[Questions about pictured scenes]

################

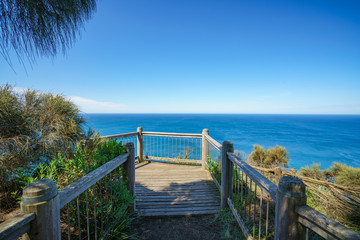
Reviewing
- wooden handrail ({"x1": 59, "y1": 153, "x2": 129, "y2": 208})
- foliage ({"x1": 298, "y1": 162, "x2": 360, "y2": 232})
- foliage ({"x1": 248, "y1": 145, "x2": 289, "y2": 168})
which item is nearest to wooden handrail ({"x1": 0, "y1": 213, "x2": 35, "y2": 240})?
wooden handrail ({"x1": 59, "y1": 153, "x2": 129, "y2": 208})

################

Stated exercise: Rewrite the material with every "foliage" changed to "greenery" and nothing else altered, and omit the pictures.

Completed exercise:
Reviewing
- wooden handrail ({"x1": 59, "y1": 153, "x2": 129, "y2": 208})
- greenery ({"x1": 298, "y1": 162, "x2": 360, "y2": 232})
- greenery ({"x1": 248, "y1": 145, "x2": 289, "y2": 168})
which item is nearest to wooden handrail ({"x1": 0, "y1": 213, "x2": 35, "y2": 240})?
wooden handrail ({"x1": 59, "y1": 153, "x2": 129, "y2": 208})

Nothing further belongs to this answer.